But, crucially: None of these arguments matter at all. A carbon tax will not happen; subsidies for green energy, on the other hand, just did. Will they work? Will they reduce greenhouse gas emissions? And will they do so in a substantial enough way that other countries will copy our strategy?
The short answer to “will they work?” is an obvious “yes”. The IRA devotes $386 billion to energy and climate. It is not possible to spend $386 billion on anything and have no effect; if you spent $386 billion teaching goats to play Rush songs, within five years you’d have a passable version of A Farewell to Kings. There are, of course, limits to what money can do; building an opera house won’t make your no-talent girlfriend a star, and no amount of money will convince voters that Michael Bloomberg isn’t a humorless little wiener. But, broadly speaking: Yes, $386 billion will do something.
But how much will it do? We actually have a point of reference: The 2009 American Recovery and Reinvestment Act. That law — a.k.a. the “stimulus bill”, a.k.a. “full communism” (if you watch Fox News) — devoted about $92 billion to supporting clean energy technology. It was a major investment that got mostly ignored except for when one solar company failed and conservative media talked about it around the clock for three years.
It's hard to assess the effects of a single action on a complex economy. But the self-loathing bastards at the International Institute for Industrial Environmental Economics tried anyway; in 2015, they published a study that is, in my opinion, pretty good. They tracked a number of metrics related to green energy and greenhouse gas emissions in the aftermath of the 2009 bill. The report is a few years old, but it should still capture the bill’s primary effects, because the law was a front-loaded stimulus whose impacts had mostly been felt by 2015.
The headline finding is that the subsidies’ effects were not too shabby. Those are my words, not theirs; think tanks employ an army of low-level staffers to scrub phrases like “not too shabby” from their work. But the upshot is that the ARRA spent heavily on wind and solar (and other stuff but mostly those two), and the US saw a substantial uptick in wind and solar. There was also a corresponding downturn in US greenhouse gas emissions from energy. Not too shabby, IMHO.
One of the best ways to measure the subsidies’ success is by the number of renewable energy patents awarded in the years after the bill.
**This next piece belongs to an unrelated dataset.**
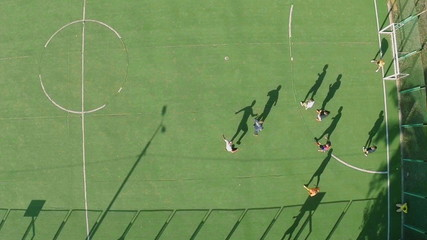 Amateur football, aerial shot of players running on the field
As you can see, those surged:
That’s a pretty big deal because — as I’ve talked about before — US emissions barely matter. The technology we invent (or don’t) is what matters. The goal is to develop clean technology that displaces high-emissions technology, and metrics about how things are going in the developed world really just measure our progress towards that goal.
After the 2009 bill, the US also stepped up our power production from wind and solar. Between 2008 and 2012, the amount of US electricity generated by wind increased by 250 percent (55.4 TWh to 138.7). Over the same period, utility scale solar generation increased by a factor of five (.86 TWh to 4.33). Now, granted: We started from a very low level, so it would be fair to say that our non-hydro renewable power soared from “basically nothing” to “next to nothing”. But the rate of growth is impressive, and it has continued apace in the past decade.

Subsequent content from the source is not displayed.